Si vous cherchez un site humoristique sur les toilettes, voici une adresse :
http://chiottes.cgx-online.com/
Pour un musée des horreurs :
http://www.baignade-interdite.com/
Voici aussi un livre historique qui ne manque ni d’informations, ni d’humour :
« Les lieux », histoire des commodités - par Roger-Henri Guerrand, Editions La découverte.
On y apprend comment un certain léon Bourgeois, l’un des plus importants politiciens de la IIIe République radicale expliquait que « les mesures sanitaires sont conformes aux principes de la démocratie républicaine car elles profitent avant tout aux petits, aux faibles et aux malheureux. Elles répondent aussi aux nécessités du patriotisme, car elles ont pour but et pour effet de conserver et d’accroître ce capital humain dont la moindre parcelle ne peut être perdue sans une atteinte à la sûreté nationale et à la grandeur de la patrie » (page 159)
Et voilà pourquoi nous attendons avec impatience les vécés prévus place Charles de Gaulle à Châteaubriant .
(écrit le 16 octobre 2002) :
Besoin pressant
Il ne faut pas être pressé à Châteaubriant : les pissotières qui auraient dû être faites avant l’été 2002 sur la place Charles de Gaulle sont reportées sine die !
où c’est-y qu’on fait pipi ?
note du 24 juillet 2004 : rien n’est encore fait
Ecrit le 31 août 2005
Des pissotières ultra-modernes
Le 7 juin 2005, le Conseil Municipal de Châteaubriant a lancé un avis d’appel à concurrence pour la construction de sanitaires publics « sur le parking, à l’ouest de l’église St Nicolas ». Les cabinets (d’architecture !) prêts à effectuer une mission de conception et de direction des travaux, avaient jusqu’au 28 juin 2005, à 11 h, pour poser leur candidature. Exigence particulière : les dits cabinets devaient avoir une expérience de 5 ans dans les WC.
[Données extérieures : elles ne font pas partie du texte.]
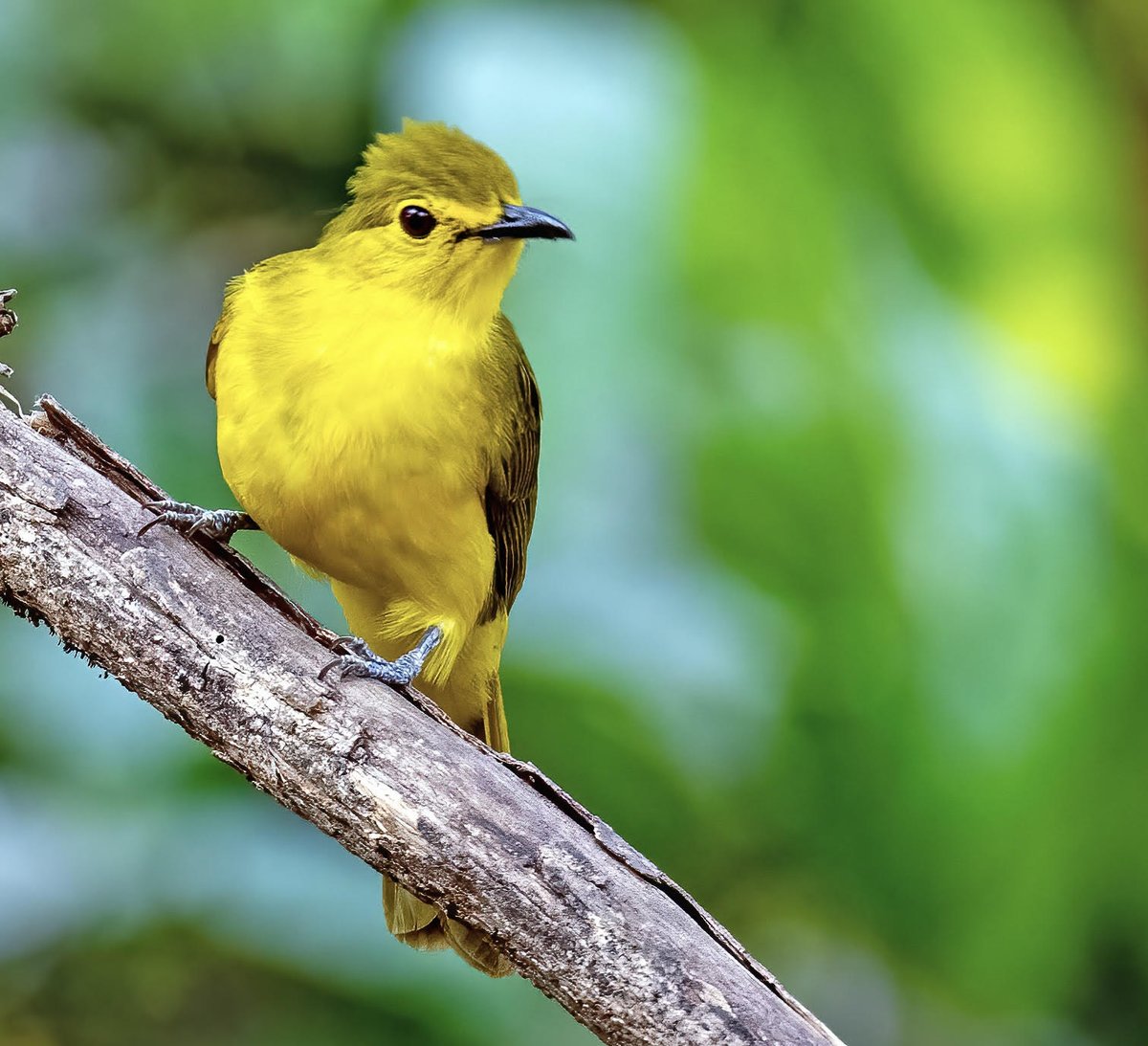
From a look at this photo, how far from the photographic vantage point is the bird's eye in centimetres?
308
Pour les aider, Ouest France a publié un intéressant articulet sur les édicules japonais. Modernes, dame ! Pire qu’on pouvait l’imaginer !
Figurez-vous que, dès l’installation du client sur le « trône » , un bras articulé s’en vient positionner une éprouvette à l’endroit adéquat et réalise immédiatement une analyse d’urine. Tandis qu’un tensiomètre judicieusement placé près du PQ permet de mesurer la tension artérielle. Lorsque le client se lave les mains, une balance, encastrée dans le sol, réalise une pesée automatique. Evidemment, ceux qui sortent sans se laver les mains ne bénéficient pas de ce contrôle médical.
Si le client a un peu de temps, il peut manipuler une sorte de guidon qui, au-to-ma-ti-que-ment calcule la masse graisseuse de son corps. Le tout est analysé et envoyé sur l’ordinateur personnel du client, avec quelques conseils appropriés.
La machine n’envoie pas la facture des analyses et ne réalise pas encore un test automatique de contrôle du sida. Mais ça viendra.
Aurons-nous à Châteaubriant des pissoires ultra-modernes ? Il faudrait y prévoir un système d’analyse de la pensée. Cela donnerait un attrait touristique supplémentaire à la ville.